The one moral tale Poe wrote, William Wilson, also has great value to the psychoanalyst. For it is a study of emotional conflicts and deals with the subject of dual personality and anticipates Stevenson's famous story, Dr. Jekyll and Mr. Hyde. Poe is William Wilson, and he even describes his school days in England in the tale. It is the history of Poe's own struggle with his unconscious, with evil. He too was a gambler and probably cheated at cards like William Wilson. There are two William Wilsons, one representative of the unprincipled, the criminal, the unconscious primitive instincts in ourselves, and the other William Wilson who is the voice of civilisation, the conscious moralist seeking to repress the other. Surely this great tale is symbolic of man's struggle with his own conscious which civilisation trying to tame.
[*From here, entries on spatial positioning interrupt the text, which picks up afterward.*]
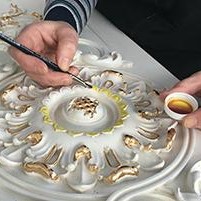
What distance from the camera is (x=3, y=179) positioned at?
69 cm

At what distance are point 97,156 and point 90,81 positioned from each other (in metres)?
0.20

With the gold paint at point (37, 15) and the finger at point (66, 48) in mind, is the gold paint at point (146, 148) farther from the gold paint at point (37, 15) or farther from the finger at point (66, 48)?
the gold paint at point (37, 15)

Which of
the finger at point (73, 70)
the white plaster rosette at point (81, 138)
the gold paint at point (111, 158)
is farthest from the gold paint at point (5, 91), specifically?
the gold paint at point (111, 158)

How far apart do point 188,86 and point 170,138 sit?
5.1 inches

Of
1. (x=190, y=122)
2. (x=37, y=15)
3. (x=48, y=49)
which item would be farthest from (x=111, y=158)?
(x=37, y=15)

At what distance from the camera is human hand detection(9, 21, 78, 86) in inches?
32.5

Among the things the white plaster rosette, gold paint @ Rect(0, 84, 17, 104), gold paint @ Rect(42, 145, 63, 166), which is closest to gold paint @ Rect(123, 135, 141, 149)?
the white plaster rosette

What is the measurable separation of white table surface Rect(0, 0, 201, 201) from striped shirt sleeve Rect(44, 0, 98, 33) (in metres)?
0.06

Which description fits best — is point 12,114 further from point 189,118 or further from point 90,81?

So we leave Poe. Others may take up the question of his alleged drunkenness and its overestimated effect on his art. But I have merely wished to point a few things in his work made clear with the help of psychoanalysis. Psychoanalysis has given the answer to those who object to Poe because of his lack of moral tone.
It should be added that Poe's great attachment to his mother-in-law, Mrs. Clemm, was due to the loss of his own mother in infancy.
Poe's devotion and love for women of his later life, Mrs. Osgood, Mrs. Richmond, Mrs. Lewis, and especially Helen Whitman, did not influence his work considerably in spite of the sufferings they caused him, but produced a few good single poems to some of them, notably, To Annie, Mrs. Richmond, and To Helen, Mrs. Whitman, and the pathetic, masterly letters to these women.